Ava loves to watch the neighbor's puppy
swinging on her belly is a favorite
Helping Daddy with the swingset "renovation"

playing in the new pool
how's this look for a comfortable sleeping position?

Ahhh.

I went out of the room for a minute and came back to find this.
I guess she thought she'd better read up on our strategies?

She told me she was reading "like mommy." The funny part? That is how I lay on the couch and always with a blanket when I read. Monkey see, monkey do!

Our little invalid - Ava thought her bandaged foot was awesome.
Doesn't Kate look bothered by it?! : )



an update on our life


These last few weeks have felt like a huge transition point for me . . .in a good way.


The twins are averaging about a 7 hour stretch between their last feeding at night and even did right under 8 hours last night (they've done that once or twice before). So last night the girls ate around 8:20, were in bed asleep by 10:30, and weren't up to eat again until 4. YEAH! They then go right back down for another 3 - 4 hour stretch before starting their day.


This means that if mom gets to bed early enough (big if : ) ), she ends up with a slightly functional amount of sleep the next day! It's made a huge difference, especially on the days I'm fully on my own.


The girls are also settling down for naps great these days at well (gotta love Babywise I tell you!). So when fussy, they get put down awake in their beds and usually within 5 minutes they are settled down fast asleep, if not less. They usually settle down fairly quickly at night too, although last night was a little fussier than usual.

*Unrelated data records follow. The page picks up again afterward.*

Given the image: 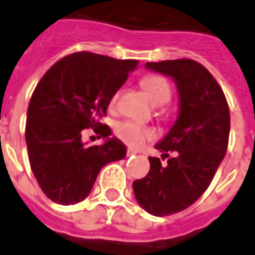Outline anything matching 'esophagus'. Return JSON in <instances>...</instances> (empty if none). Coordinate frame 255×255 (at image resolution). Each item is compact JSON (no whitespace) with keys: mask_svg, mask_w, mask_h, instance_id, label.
Instances as JSON below:
<instances>
[{"mask_svg":"<svg viewBox=\"0 0 255 255\" xmlns=\"http://www.w3.org/2000/svg\"><path fill=\"white\" fill-rule=\"evenodd\" d=\"M133 155H135V152H133V151H131V149H129V151H127L128 157H129V156H133Z\"/></svg>","mask_w":255,"mask_h":255,"instance_id":"1","label":"esophagus"}]
</instances>
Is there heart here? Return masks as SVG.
I'll return each mask as SVG.
<instances>
[{"mask_svg": "<svg viewBox=\"0 0 255 255\" xmlns=\"http://www.w3.org/2000/svg\"><path fill=\"white\" fill-rule=\"evenodd\" d=\"M144 91L147 92L148 98L155 106H161L167 103L170 98V87L168 82L159 75H147L140 82ZM118 98V94L112 96L111 106H114ZM115 133L122 141L129 145V147H139L145 141L151 139L153 132L147 127H143L135 122H122L115 127Z\"/></svg>", "mask_w": 255, "mask_h": 255, "instance_id": "b5f03b06", "label": "heart"}]
</instances>
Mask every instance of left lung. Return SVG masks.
<instances>
[{
	"mask_svg": "<svg viewBox=\"0 0 255 255\" xmlns=\"http://www.w3.org/2000/svg\"><path fill=\"white\" fill-rule=\"evenodd\" d=\"M148 70L173 79L178 92V115L155 148L161 159L173 152L165 165L148 157L151 169L132 186L140 206L164 217L196 202L213 180L228 149L229 106L217 81L192 59L147 62Z\"/></svg>",
	"mask_w": 255,
	"mask_h": 255,
	"instance_id": "8db88e82",
	"label": "left lung"
}]
</instances>
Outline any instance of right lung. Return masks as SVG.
<instances>
[{"instance_id":"right-lung-1","label":"right lung","mask_w":255,"mask_h":255,"mask_svg":"<svg viewBox=\"0 0 255 255\" xmlns=\"http://www.w3.org/2000/svg\"><path fill=\"white\" fill-rule=\"evenodd\" d=\"M137 63L81 51L58 61L37 85L27 108L25 137L30 167L51 201L81 202L100 169L126 157L127 147L108 137L111 129L99 119ZM85 128H94L108 140L88 147L81 140Z\"/></svg>"}]
</instances>
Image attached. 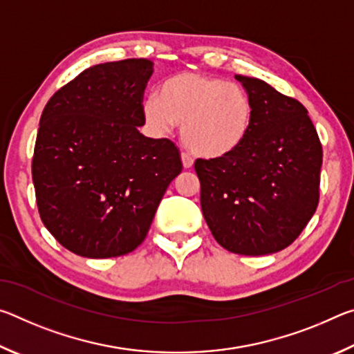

I think for twins, nights are going very well. I don't take any of that for granted - although we have worked at it.


I've thought over and over again how thankful I am for two healthy, happy and content baby girls.


We had a bit of a scare with Kate last week that resulted with a trip to the ER for fear of losing a toe (Ava discovered multiple tourniquets of hair around one of Kate's tiny toes after a fussy day - it wasn't a pretty sight). The Dr's were great and with minimum pain, she's now doing great. Dr. Pogue gave her a final lookover the beginning of this week and was really pleased with how it's healed.


Kate was a trooper and it didn't seem to bother her much past the initial day of onset. We're just thankful for all 5 toes (and a big sister that saw it - I'm convinced that was the hand of God saving Kate's toe).


Kate and Olivia are so much fun these days (they were 12 weeks old on tuesday!). They love an attentive face and will coo and smile as much as they can to keep you there. Yet they bless their big sister and their mommy with being just as content to play under their play gym. And they love to watch Ava playing busily around them.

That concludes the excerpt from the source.